A missing parameter evaluates to `null` (and is falsy in `WHERE`), so omitting a param produces no matches rather than an error.
## Explicit transactions
```
BEGIN
INSERT (:Person {name: "Dave", age: 40})
INSERT (:Person {name: "Eve", age: 22})
MATCH (a:Person {name: "Dave"}), (b:Person {name: "Eve"})
INSERT (a)-[:KNOWS]->(b)
COMMIT
```
- `BEGIN` — starts a transaction. The REPL prompt changes to `txn>`.

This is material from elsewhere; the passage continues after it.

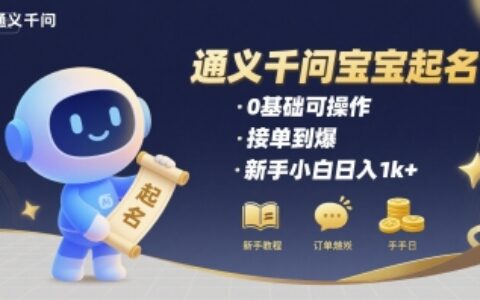 通义千问给宝宝起名 0基础可操作 接单到爆 新手小白日入1k+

- `COMMIT` — writes all staged operations to the WAL as one atomic frame.
- `ROLLBACK` — discards all changes since `BEGIN` and restores the prior state.
Each statement inside a transaction is applied to the in-memory graph immediately (so a `MATCH` can see nodes inserted earlier in the same transaction), but nothing is written to the WAL until `COMMIT`.